Whatever its limitations, “The Merry Wives of Windsor” explores some of the same themes.  Set in an English town no larger than Stratford – the only Shakespeare play outside the Histories to be set in England – the play gathers to a conclusion in Windsor Forest, in which surreal comedy combines with romance at midnight to reinforce the sense that the forest is a place of magic and light hearts.  Falstaff emerges as the butt of the practical joke arranged by the married women he has been pursuing, but takes the trick in good part to a background of Anne’s marriage to Fenton.

But escape to the forest in Shakespeare is not always a matter of light hearts and romance.  In “Timon of Athens” the forest is again a refuge for a central character who comes to feel that society has nothing to offer him.  Once again, Shakespeare’s tendency to construct his work around binary oppositions reveals (in the first half of the play) a generous and highly sociable central character driven (as the play progresses) towards misanthropy by what he sees as society’s failure to reciprocate his open spirit.  He retreats to the forest, where his anger at his largely self-inflicted fate is expressed in a craving for revenge that eventually destroys him.  “Timon of Athens” is one of Shakespeare’s later plays – written around 1608 – and it is clear that though some strains of his original idea of the forest have survived, there has also been a darkening in his sense both of society and of its alternatives.

Perhaps there were misgivings all along.  Just as the forest offers freedom from the more oppressive structures of society, it is also at times the locus for bandits and criminals.  This is suggested by the (otherwise light-hearted) ambush of pilgrims by Falstaff and his companions in “Henry IV Part One”, where the forest at Gadshill provides a place to conceal oneself and the cover to escape detection.  The ambush is successful and its victims hardly noticed by the playwright.  Similar themes underwrite the early play “The Two Gentlemen of Verona”.

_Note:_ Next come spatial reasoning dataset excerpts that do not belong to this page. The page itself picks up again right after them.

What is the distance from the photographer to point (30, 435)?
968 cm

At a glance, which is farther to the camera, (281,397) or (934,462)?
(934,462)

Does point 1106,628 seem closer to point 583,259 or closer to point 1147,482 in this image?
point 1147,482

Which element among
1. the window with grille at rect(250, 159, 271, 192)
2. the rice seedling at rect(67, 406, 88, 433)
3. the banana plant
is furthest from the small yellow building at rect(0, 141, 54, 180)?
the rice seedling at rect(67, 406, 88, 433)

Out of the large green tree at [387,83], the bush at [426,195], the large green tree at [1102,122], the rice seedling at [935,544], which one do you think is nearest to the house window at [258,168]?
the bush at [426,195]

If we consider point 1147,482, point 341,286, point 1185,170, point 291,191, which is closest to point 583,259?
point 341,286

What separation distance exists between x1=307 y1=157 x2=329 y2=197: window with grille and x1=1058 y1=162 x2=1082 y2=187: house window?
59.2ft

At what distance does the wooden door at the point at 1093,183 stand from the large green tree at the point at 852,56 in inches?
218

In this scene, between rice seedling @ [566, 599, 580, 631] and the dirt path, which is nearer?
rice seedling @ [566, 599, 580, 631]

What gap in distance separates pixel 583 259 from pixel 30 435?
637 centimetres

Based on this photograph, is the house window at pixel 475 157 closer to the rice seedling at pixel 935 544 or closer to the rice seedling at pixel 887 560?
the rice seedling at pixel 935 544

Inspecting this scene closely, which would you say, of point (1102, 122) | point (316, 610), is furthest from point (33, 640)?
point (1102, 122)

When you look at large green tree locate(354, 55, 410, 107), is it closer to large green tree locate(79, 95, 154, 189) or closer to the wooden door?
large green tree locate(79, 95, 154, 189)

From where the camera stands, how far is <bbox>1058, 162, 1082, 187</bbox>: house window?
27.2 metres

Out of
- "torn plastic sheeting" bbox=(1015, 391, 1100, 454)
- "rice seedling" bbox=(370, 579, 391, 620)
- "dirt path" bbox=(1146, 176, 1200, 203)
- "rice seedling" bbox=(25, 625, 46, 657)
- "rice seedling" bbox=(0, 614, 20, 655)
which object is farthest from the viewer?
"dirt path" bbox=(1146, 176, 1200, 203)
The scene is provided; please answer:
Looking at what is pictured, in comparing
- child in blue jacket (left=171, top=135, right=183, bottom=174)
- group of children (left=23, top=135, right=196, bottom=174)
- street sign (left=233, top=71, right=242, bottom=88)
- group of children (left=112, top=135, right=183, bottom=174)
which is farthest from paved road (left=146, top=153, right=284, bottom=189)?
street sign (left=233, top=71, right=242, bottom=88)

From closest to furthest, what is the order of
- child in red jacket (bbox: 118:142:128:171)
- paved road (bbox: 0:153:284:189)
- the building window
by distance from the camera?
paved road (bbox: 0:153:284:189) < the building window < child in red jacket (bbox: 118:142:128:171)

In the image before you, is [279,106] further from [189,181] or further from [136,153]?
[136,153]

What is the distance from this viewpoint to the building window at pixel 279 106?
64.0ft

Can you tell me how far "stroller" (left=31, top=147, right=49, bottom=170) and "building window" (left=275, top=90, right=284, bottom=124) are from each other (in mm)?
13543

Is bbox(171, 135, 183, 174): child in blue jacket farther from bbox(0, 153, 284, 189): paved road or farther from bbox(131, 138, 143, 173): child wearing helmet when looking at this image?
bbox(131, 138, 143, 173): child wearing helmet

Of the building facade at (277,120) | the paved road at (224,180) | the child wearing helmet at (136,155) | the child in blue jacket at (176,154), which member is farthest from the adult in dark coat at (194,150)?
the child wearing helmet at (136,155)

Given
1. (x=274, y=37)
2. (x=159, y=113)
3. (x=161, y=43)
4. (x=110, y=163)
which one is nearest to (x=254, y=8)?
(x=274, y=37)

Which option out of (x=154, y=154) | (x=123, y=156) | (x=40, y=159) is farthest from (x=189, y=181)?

Here – once again – the forest is initially a kind of refuge from the demands of society.  When Proteus tells Silvia that her lover Valentine is dead, she joins with the elderly Sir Eglamour in fleeing the city and escaping into the forest.  So far so familiar.  But when they are confronted by outlaws, Silvia finds herself alone and taken captive.  When Proteus rescues her, however, his motives emerge as less than altruistic and he threatens her with rape.  Eventually she is rescued a second time – this time by Valentine, the outlaws’ leader – and when they return to Milan, marriage follows.  But the darkness of the forest in this case stands in relief to the comparative security of the city.

The forest close to Stratford – the Forest of Arden – bears the maiden name of Shakespeare’s mother and her family, so some close association with its features may be expected.  Shakespeare’s conception of the forest is not entirely clear-cut, integrating romance with danger and comedy with menace.  But in exploring the tensions and contradictions of the societies he depicts, the forest is there from the start – “The Two Gentlemen of Verona” was written in around 1590 – as a relief, light or otherwise, from the main currents of his imagination.